:: Excerpt provided ::
..........
2019-10-25 Thread Nicolas Paris
Also we are using stanford POS tagger for french. The processing time is
mitigated by the spark-corenlp package which distribute the process over
multiple node.

Also I am interesting in the way you use POS information within solr
queries, or solr fields. 

Thanks,
On Fri, Oct 25, 2019 at 10:42:43AM -0400, David Hastings wrote:
> ah, yeah its not the fastest but it proved to be the best for my purposes,
> I use it to pre-process data before indexing, to apply more metadata to the
> documents in a separate field(s)
> 
> On Fri, Oct 25, 2019 at 10:40 AM Audrey Lorberfeld -
> audrey.lorberf...@ibm.com  wrote:
> 
> > No, I meant for part-of-speech tagging __ But that's interesting that you
> > use StanfordNLP. I've read that it's very slow, so we are concerned that it
> > might not work for us at query-time. Do you use it at query-time, or just
> > index-time?
> >
> > --
> > Audrey Lorberfeld
> > Data Scientist, w3 Search
> > IBM
> > audrey.lorberf...@ibm.com
> >
> >
> > On 10/25/19, 10:30 AM, "David Hastings" 
> > wrote:
> >
> > Do you mean for entity extraction?
> > I make a LOT of use from the stanford nlp project, and get out the
> > entities
> > and use them for different purposes in solr
> > -Dave
> >
> > On Fri, Oct 25, 2019 at 10:16 AM Audrey Lorberfeld -
> > audrey.lorberf...@ibm.com  wrote:
> >
> > > Hi All,
> > >
> > > Does anyone use a POS tagger with their Solr instance other than
> > > OpenNLP’s? We are considering OpenNLP, SpaCy, and Watson.
> > >
> > > Thanks!
> > >
> > > --
> > > Audrey Lorberfeld
> > > Data Scientist, w3 Search
> > > IBM
> > > audrey.lorberf...@ibm.com
> > >
> > >
> >
> >
> >

-- 
nicolas


Re: POS Tagger

2019-10-25 Thread Nicolas Paris
> Do you use the POS tagger at query time, or just at index time? 

I have the POS tagger pipeline ready but nothing done yet on the solr
part. Right now I am wondering how to use it but still looking for
relevant implementation.

I guess having the POS information ready before indexation gives the
flexibility to test multiple scenario.
..........
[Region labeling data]

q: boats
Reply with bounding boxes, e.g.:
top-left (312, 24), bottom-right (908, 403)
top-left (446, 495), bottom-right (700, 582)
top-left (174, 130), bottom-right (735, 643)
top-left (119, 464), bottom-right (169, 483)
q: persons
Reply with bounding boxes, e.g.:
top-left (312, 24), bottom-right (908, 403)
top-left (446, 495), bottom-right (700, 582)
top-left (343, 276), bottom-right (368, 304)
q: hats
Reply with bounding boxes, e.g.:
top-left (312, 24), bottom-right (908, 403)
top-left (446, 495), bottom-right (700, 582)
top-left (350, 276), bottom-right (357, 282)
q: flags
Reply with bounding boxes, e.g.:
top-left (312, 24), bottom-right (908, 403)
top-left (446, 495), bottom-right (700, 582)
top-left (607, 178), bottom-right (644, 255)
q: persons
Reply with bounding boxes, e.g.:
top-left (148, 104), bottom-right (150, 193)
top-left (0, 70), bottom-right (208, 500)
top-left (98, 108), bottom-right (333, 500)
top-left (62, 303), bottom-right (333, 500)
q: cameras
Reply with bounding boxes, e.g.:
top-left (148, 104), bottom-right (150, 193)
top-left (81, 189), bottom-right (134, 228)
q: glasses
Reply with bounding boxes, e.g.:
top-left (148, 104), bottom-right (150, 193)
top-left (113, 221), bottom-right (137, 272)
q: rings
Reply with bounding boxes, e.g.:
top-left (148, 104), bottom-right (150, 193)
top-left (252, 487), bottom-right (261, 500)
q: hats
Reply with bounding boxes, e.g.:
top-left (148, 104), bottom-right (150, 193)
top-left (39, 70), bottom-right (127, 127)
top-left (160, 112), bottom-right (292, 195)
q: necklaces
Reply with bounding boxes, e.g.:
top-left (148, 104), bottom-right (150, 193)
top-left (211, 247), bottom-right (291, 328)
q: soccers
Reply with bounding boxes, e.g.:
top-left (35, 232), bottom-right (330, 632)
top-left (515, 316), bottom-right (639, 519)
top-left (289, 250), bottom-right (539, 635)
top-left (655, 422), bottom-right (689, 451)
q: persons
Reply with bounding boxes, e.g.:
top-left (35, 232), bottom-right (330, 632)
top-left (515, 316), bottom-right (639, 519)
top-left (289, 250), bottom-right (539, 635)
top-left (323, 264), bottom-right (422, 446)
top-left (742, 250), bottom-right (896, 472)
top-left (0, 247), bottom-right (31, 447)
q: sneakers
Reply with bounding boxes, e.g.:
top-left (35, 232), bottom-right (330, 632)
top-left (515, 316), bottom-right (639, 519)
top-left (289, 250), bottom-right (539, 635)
..........
:: Aim ::
Write what comes next in the mailing-list thread about using POS taggers with Solr, picking up after its final sentence.

:: Response to the exercise ::
In case of acronyms, one possible way is indeed to consider the user
query as NOUNS, and from the index side, only keep the acronyms that
are tagged with NOUNS. (i.e. detect acronyms within text, and look for
it's POS; remove it in case it's not a NOUN)

Definitely, I prefer the pre-processing approach for this, than creating
dedicated solr analysers because my context is batch processing, and
also this simplifies testing and debugging - while offering large panel
of NLP tools to deal with.

On Fri, Oct 25, 2019 at 04:09:29PM +, Audrey Lorberfeld - 
audrey.lorberf...@ibm.com wrote:
> Nicolas,
> 
> Do you use the POS tagger at query time, or just at index time?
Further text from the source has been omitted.